▶ **Supplied text**:
Yale scientists have developed a more efficient process to convert CO₂ emissions into methanol using a “two-in-one” catalyst, making carbon capture more scalable for industrial use.
Yale scientists have made a significant advancement toward developing a scalable method for removing carbon dioxide (CO₂) from the air and converting it into renewable fuel.
In a study published in Nature Nanotechnology, Yale chemist Hailiang Wang and his team detail their latest breakthrough: transforming industrial CO₂ emissions into methanol. Methanol, a widely used liquid fuel for internal combustion engines and other applications, offers a promising way to mitigate greenhouse gas emissions and combat climate change.
The process could have far-reaching applications throughout industry.
“This is a new strategy that brings CO2 reduction into methanol to a new level,” said Wang, a professor of chemistry in Yale’s Faculty of Arts and Sciences and lead author of the new study. Wang is also a member of the Yale Energy Sciences Institute and the Yale Center for Natural Carbon Capture.
Transforming CO2 into methanol is a two-step chemical reaction. First, CO2 reacts with a catalyst to become carbon monoxide (CO). The CO then undergoes a catalytic reaction to become methanol.
The most effective previous process — also developed in Wang’s lab — featured a single catalyst made of cobalt tetraaminophthalocyanine molecules supported on carbon nanotubes.
But the two reaction steps have a mismatch on this single-site catalyst: the conversion of CO2 to CO is not as efficient or selective, which presents a challenge for scientists trying to devise a robust process that can be scaled up for industrial use.
A “Two-in-One” Catalyst Improves Efficiency
“Having just one type of catalytic site was not optimal for both steps in the reaction,” said Jing Li, a postdoctoral associate in Wang’s lab and first author of the new study. “To avoid this trade-off, we’ve now designed a ‘two-in-one’ catalyst.”
The new process starts with a nickel tetramethoxyphthalocyanine site for the conversion of CO2 into CO. The newly formed CO then migrates onto a cobalt site — catalysis scientists refer to this as “spillover” — to complete the reduction into methanol.

▶ **Information provided**:
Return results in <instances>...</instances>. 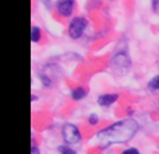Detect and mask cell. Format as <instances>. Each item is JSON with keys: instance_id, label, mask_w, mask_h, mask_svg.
<instances>
[{"instance_id": "obj_1", "label": "cell", "mask_w": 159, "mask_h": 154, "mask_svg": "<svg viewBox=\"0 0 159 154\" xmlns=\"http://www.w3.org/2000/svg\"><path fill=\"white\" fill-rule=\"evenodd\" d=\"M137 132V121L133 118H126L99 130L96 133V139L102 147H107L110 144H124L131 140Z\"/></svg>"}, {"instance_id": "obj_2", "label": "cell", "mask_w": 159, "mask_h": 154, "mask_svg": "<svg viewBox=\"0 0 159 154\" xmlns=\"http://www.w3.org/2000/svg\"><path fill=\"white\" fill-rule=\"evenodd\" d=\"M61 137L64 140V144L73 146V144H78L81 142V133H80V129L75 125L64 123L61 126Z\"/></svg>"}, {"instance_id": "obj_3", "label": "cell", "mask_w": 159, "mask_h": 154, "mask_svg": "<svg viewBox=\"0 0 159 154\" xmlns=\"http://www.w3.org/2000/svg\"><path fill=\"white\" fill-rule=\"evenodd\" d=\"M88 27V21L84 17H74V18L70 21L69 24V35L71 36L73 39H78L82 36L84 31L87 30Z\"/></svg>"}, {"instance_id": "obj_4", "label": "cell", "mask_w": 159, "mask_h": 154, "mask_svg": "<svg viewBox=\"0 0 159 154\" xmlns=\"http://www.w3.org/2000/svg\"><path fill=\"white\" fill-rule=\"evenodd\" d=\"M110 66L115 70H119V72H124L126 69L130 67V59L126 53H119V55H115L110 62Z\"/></svg>"}, {"instance_id": "obj_5", "label": "cell", "mask_w": 159, "mask_h": 154, "mask_svg": "<svg viewBox=\"0 0 159 154\" xmlns=\"http://www.w3.org/2000/svg\"><path fill=\"white\" fill-rule=\"evenodd\" d=\"M74 0H57L56 3V11L61 17H70L74 11Z\"/></svg>"}, {"instance_id": "obj_6", "label": "cell", "mask_w": 159, "mask_h": 154, "mask_svg": "<svg viewBox=\"0 0 159 154\" xmlns=\"http://www.w3.org/2000/svg\"><path fill=\"white\" fill-rule=\"evenodd\" d=\"M119 99V94L117 93H110V94H103L98 98V104L101 107H109V105L115 104Z\"/></svg>"}, {"instance_id": "obj_7", "label": "cell", "mask_w": 159, "mask_h": 154, "mask_svg": "<svg viewBox=\"0 0 159 154\" xmlns=\"http://www.w3.org/2000/svg\"><path fill=\"white\" fill-rule=\"evenodd\" d=\"M87 97V90L84 87H75L74 90L71 91V98L74 101H81L82 98Z\"/></svg>"}, {"instance_id": "obj_8", "label": "cell", "mask_w": 159, "mask_h": 154, "mask_svg": "<svg viewBox=\"0 0 159 154\" xmlns=\"http://www.w3.org/2000/svg\"><path fill=\"white\" fill-rule=\"evenodd\" d=\"M41 28L39 27H36V25H34L32 28H31V41L32 42H39L41 41Z\"/></svg>"}, {"instance_id": "obj_9", "label": "cell", "mask_w": 159, "mask_h": 154, "mask_svg": "<svg viewBox=\"0 0 159 154\" xmlns=\"http://www.w3.org/2000/svg\"><path fill=\"white\" fill-rule=\"evenodd\" d=\"M148 88L151 91H158L159 90V76H155L149 80L148 83Z\"/></svg>"}, {"instance_id": "obj_10", "label": "cell", "mask_w": 159, "mask_h": 154, "mask_svg": "<svg viewBox=\"0 0 159 154\" xmlns=\"http://www.w3.org/2000/svg\"><path fill=\"white\" fill-rule=\"evenodd\" d=\"M59 154H77L71 147H69L67 144H63V146L59 147Z\"/></svg>"}, {"instance_id": "obj_11", "label": "cell", "mask_w": 159, "mask_h": 154, "mask_svg": "<svg viewBox=\"0 0 159 154\" xmlns=\"http://www.w3.org/2000/svg\"><path fill=\"white\" fill-rule=\"evenodd\" d=\"M88 123L92 125V126L98 125V123H99V116L96 115V113H91V115L88 116Z\"/></svg>"}, {"instance_id": "obj_12", "label": "cell", "mask_w": 159, "mask_h": 154, "mask_svg": "<svg viewBox=\"0 0 159 154\" xmlns=\"http://www.w3.org/2000/svg\"><path fill=\"white\" fill-rule=\"evenodd\" d=\"M121 154H140V150L135 149V147H129V149L123 150Z\"/></svg>"}, {"instance_id": "obj_13", "label": "cell", "mask_w": 159, "mask_h": 154, "mask_svg": "<svg viewBox=\"0 0 159 154\" xmlns=\"http://www.w3.org/2000/svg\"><path fill=\"white\" fill-rule=\"evenodd\" d=\"M39 79H41V81L43 83V84L46 85V87H50V84H52V81H50V80L48 79V77L45 76V75H43V76H42V75H39Z\"/></svg>"}, {"instance_id": "obj_14", "label": "cell", "mask_w": 159, "mask_h": 154, "mask_svg": "<svg viewBox=\"0 0 159 154\" xmlns=\"http://www.w3.org/2000/svg\"><path fill=\"white\" fill-rule=\"evenodd\" d=\"M152 11L159 14V0H152Z\"/></svg>"}, {"instance_id": "obj_15", "label": "cell", "mask_w": 159, "mask_h": 154, "mask_svg": "<svg viewBox=\"0 0 159 154\" xmlns=\"http://www.w3.org/2000/svg\"><path fill=\"white\" fill-rule=\"evenodd\" d=\"M31 154H39V149L36 146H32V149H31Z\"/></svg>"}]
</instances>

▶ **Required work**: In the methanol article above, write out again the part that opens with the words containing "Transforming CO2 into" and closes with "on carbon nanotubes.", substituting "catalytic material" for "catalyst" each time it occurs.

▶ **In response**:
Transforming CO2 into methanol is a two-step chemical reaction. First, CO2 reacts with a catalytic material to become carbon monoxide (CO). The CO then undergoes a catalytic reaction to become methanol.
The most effective previous process — also developed in Wang’s lab — featured a single catalytic material made of cobalt tetraaminophthalocyanine molecules supported on carbon nanotubes.